EXERCISE PASSAGE below:

We’re sitting on picnic benches cluttered with carafes, stomachs full of cheese and chicory, cheers-ing with strangers and singing along with two senior gents on guitar: in other words, it’s Tuesday night in the Castelli Romani.

Weekend Wanderlust: Picnicking Roman-style in the Castelli Romani
Dinner outdoors in Frascati, less than an hour south of Rome. Photo: Hotel Colonna Frascati/Facebook

Specifically we’re in Frascati, one of the largest of the ‘Roman Castles’, the scattering of towns in the Alban Hills south of the capital where for centuries those who could afford it would retreat to escape the malarial heat of Rome. The area is studded with their summer villas, many still in private hands and barely glimpsable through locked gates and down long, tree-lined drives.

But there’s a more accessible side to the Castelli. The same volcanic hills that made them an ideal summer retreat also made them perfect for growing wine, and Frascati’s light, crisp white of the same name is one of the area’s biggest exports (one of the town’s other specialities is a biscuit in the shape of a woman with three breasts; the third is supposedly for wine).

READ ALSO: Ten must-do day trips from Rome


Villas and vineyards in Frascati. Photo: DepositPhotos

While visitors flock to the Castelli’s famed Grape Festival in October – when statues are decked with fruit and the fountains quite literally run with wine – I’ve come for a tradition that’s just as regular and at least as old: a fraschetta, a boozy picnic to celebrate the year’s new wine.

I was invited by a friend who grew up in the Castelli, Jan Claus Di Blasio, who is an enthusiastic guide to the area’s heritage (see his blog, Latium Mirabile, for more on the history, legends and nature of the Lazio region).

READ ALSO: 14 reasons why Lazio should be your next Italian holiday destination

The word fraschetta, he explains, originates from the days when, come late summer, wine producers would hang a branch – a frasca – over their door to show that the new batch was ready to be drunk. Not having kitchens to speak of, the makers would invite customers to bring their own food and eat at tables set up for the occasion outside.

Today the custom is a little more systematized: at the handful of establishments that still host fraschette, some have introduced a €1 cover charge, while the one we visit, Osteria Dell’Olmo, invites guests to buy their fare from their preferred supplier across the road.

But the etiquette remains simple, Jan Claus assures: pick up bread and side dishes from one of Frascati’s old-fashioned bakeries or forni, and cold cuts and cheese from a salumeria, such as Fagotto. The osteria will provide the tables, plates and cutlery, and of course the wine.

End of EXERCISE PASSAGE.
GIVEN MATERIAL below:

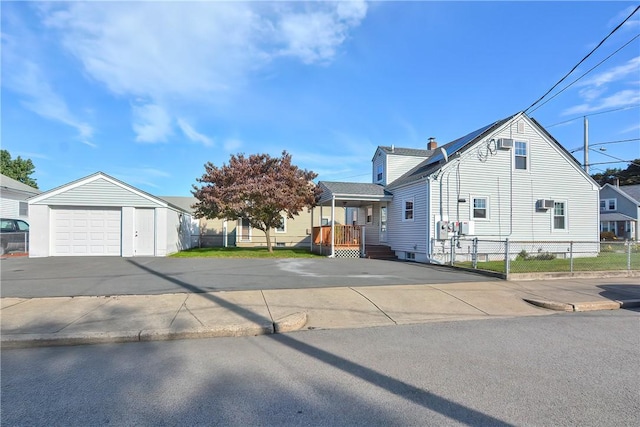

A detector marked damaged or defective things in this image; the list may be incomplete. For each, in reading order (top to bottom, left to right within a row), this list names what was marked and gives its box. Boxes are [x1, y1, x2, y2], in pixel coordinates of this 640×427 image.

street pavement crack [350, 290, 396, 326]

End of GIVEN MATERIAL.

> **WHAT YOU NEED TO DO**:
- 1) Answer these questions from the Frascati article.
(a) What do wine producers hang over their door to show the new wine is ready?
(b) Which osteria does the writer visit?
(c) In what month is the Castelli's Grape Festival held?
- 2) Does each statement agree with the Frascati article? Answer yes or no, and quote the words that decide it.
(a) Frascati lies more than an hour from Rome.
(b) Some places that host fraschette now charge a €1 cover.
(c) The osteria supplies the wine but not the plates.
- 3) Write a continuation of the Frascati article, picking up after its final sentence.
The material has nothing to do with the Frascati article.

> **WRITTEN ANSWERS**:
- 1)
(a) A branch, called a frasca.
(b) Osteria Dell'Olmo.
(c) October.

- 2)
(a) No: "less than an hour south of Rome"
(b) Yes: "some have introduced a €1 cover charge"
(c) No: "The osteria will provide the tables, plates and cutlery, and of course the wine."

- 3)
Make your selection – the choice is simple, red or white – and prepare to order several carafes of it, each one tallied on the paper tablecloth as your server drops it off. Straight from the ceiling-high vats inside, the young wine is even more drinkable than usual; dunkable, even, if you finish your meal with the hard, sweet, local biscuits tinged with anise and made for dipping in your glass at the end of the night.


A fraschetta in Frascati. Photo: Osteria Il Fuoco/Facebook

Jan Claus scans the other diners sharing benches, still tanned from the obligatory August beach break, still bare-armed and legged after sunset on a late-summer night. He’s hoping the entertainment will show up. Before too long we spot them: a jovial pair of white-haired men in shorts and teeshirts, one of whom is bearing a guitar and will be referred to exclusively, by strangers and friends alike, as “maestro”.

They’re here to sing stornelli, a form of musical poetry from central Italy that was traditionally improvised between competing bards but can also be addressed to lovers, drinking companions, entire towns or even inanimate objects (our minstrel performs a particularly memorable song addressed to the nearby water fountain, informing it of the numerous ways it falls short compared to a jug of wine).

Everyone seems to know the words, or at least the next song they want. As the only group that includes non-Italians we get special treatment, the pair stationing themselves by our table while other customers call out titles they think we should hear. We get odes to love, to Rome, to Romans, to the various merits of the Castelli – before the musicians announce it’s time for coffee and amble off.

By the time we leave to catch the last train back to Rome, there are five litres of white wine tallied on our tablecloth and we’ve exchanged goodbyes with more strangers than we can count.

Fraschette take place only in the charmed weeks between the end of August and late September: as the holidays are ending but before they’re over entirely, warm but no longer too warm and remembering why it’s not so bad, after all, to come home from the beach. As late-summer evenings go, it’s hard to picture a better one.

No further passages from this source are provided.